The Seine-North Europe Canal (SNEC) represents a transformative shift in freight transport dynamics in Europe, particularly affecting the rail sector. Scheduled for partial opening in 2032, this multibillion-euro project aims to connect the Seine and Scheldt rivers, creating a 107-kilometer waterway capable of accommodating barges carrying up to 4,400 tonnes of freight. This capacity is equivalent to 220 trucks, suggesting a significant potential to divert freight from both road and rail transport.
Currently, inland waterways account for just over 2% of France's goods transport market. However, projections indicate that the SNEC could elevate this share to 10% within a decade. This shift is particularly relevant for sectors such as agriculture, construction, chemicals, and recycling, which are already expressing interest in utilizing the canal for greener logistics solutions.

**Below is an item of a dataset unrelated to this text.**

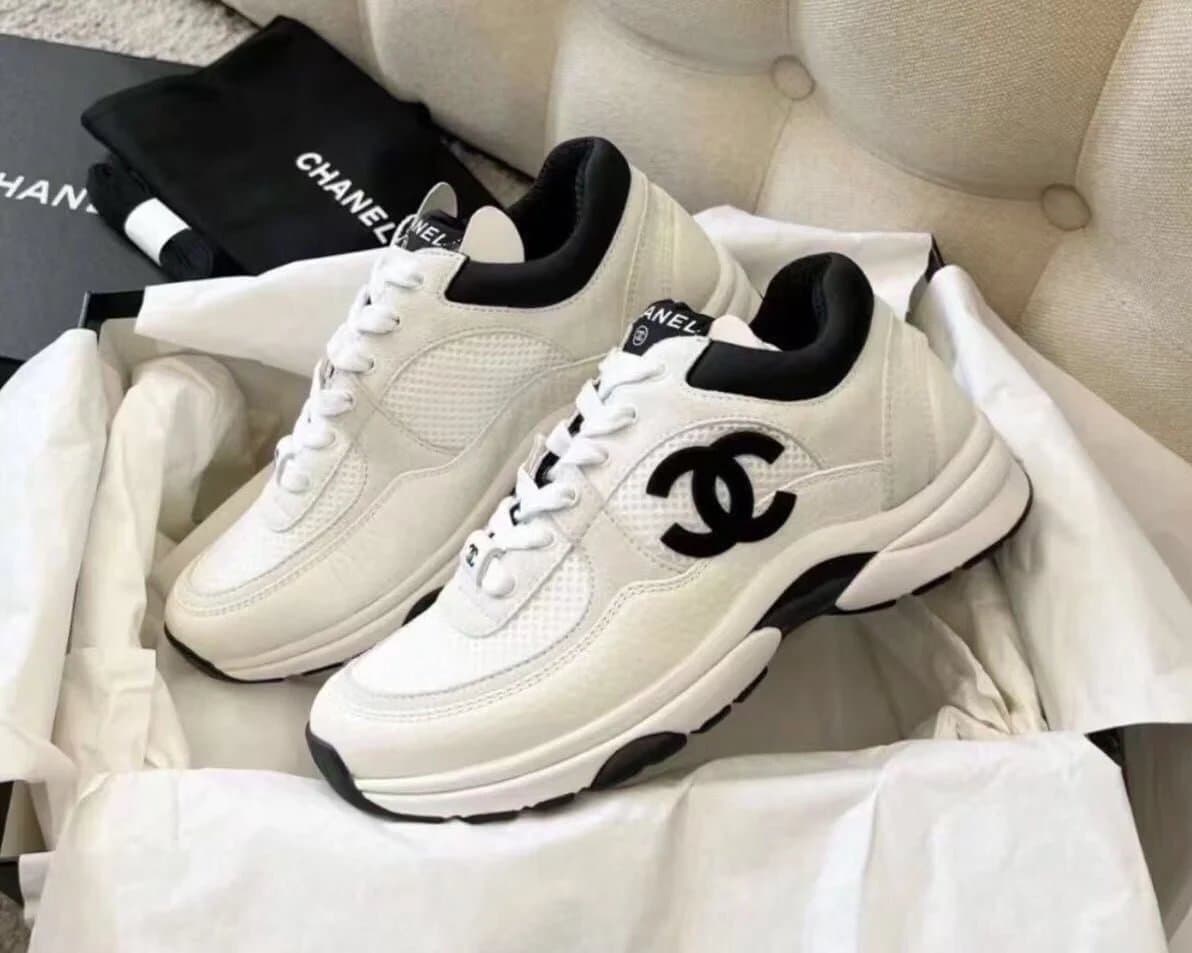 Hermès Low Sneaker Contrast Trim — 50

The project, funded entirely through public investment, is estimated to cost 5.1 billion euros, with total investment, including necessary infrastructure upgrades on the Seine and Oise rivers, reaching around 10 billion euros. The European Union, French state, and local authorities are the primary financiers, aligning the canal's development with the EU's 'Green Deal' initiative aimed at decarbonizing freight transport.
As the SNEC progresses, it is expected to remove over two million trucks from European roads annually, significantly impacting logistics and transportation companies that rely on road freight. The Société du Canal Seine-Nord Europe (SCSNE), the public agency managing the project, emphasizes the canal's potential to create a cohesive network of waterways for freight transport between Paris, Belgium, and further into the Netherlands, Germany, and Luxembourg.
However, the project faces challenges, including rising costs and the need for extensive infrastructure redevelopment. Earlier this year, France's Office of Public Accounts raised concerns about the spiraling costs associated with the canal's construction. This scrutiny may affect future funding and project timelines, potentially delaying the anticipated benefits for shippers and the broader freight transport sector.
In conclusion, the Seine-North Europe Canal is poised to reshape the freight transport landscape in Europe, particularly impacting rail transport. As shippers consider the canal as a viable alternative, rail operators may need to reassess their strategies to maintain competitiveness in a changing market.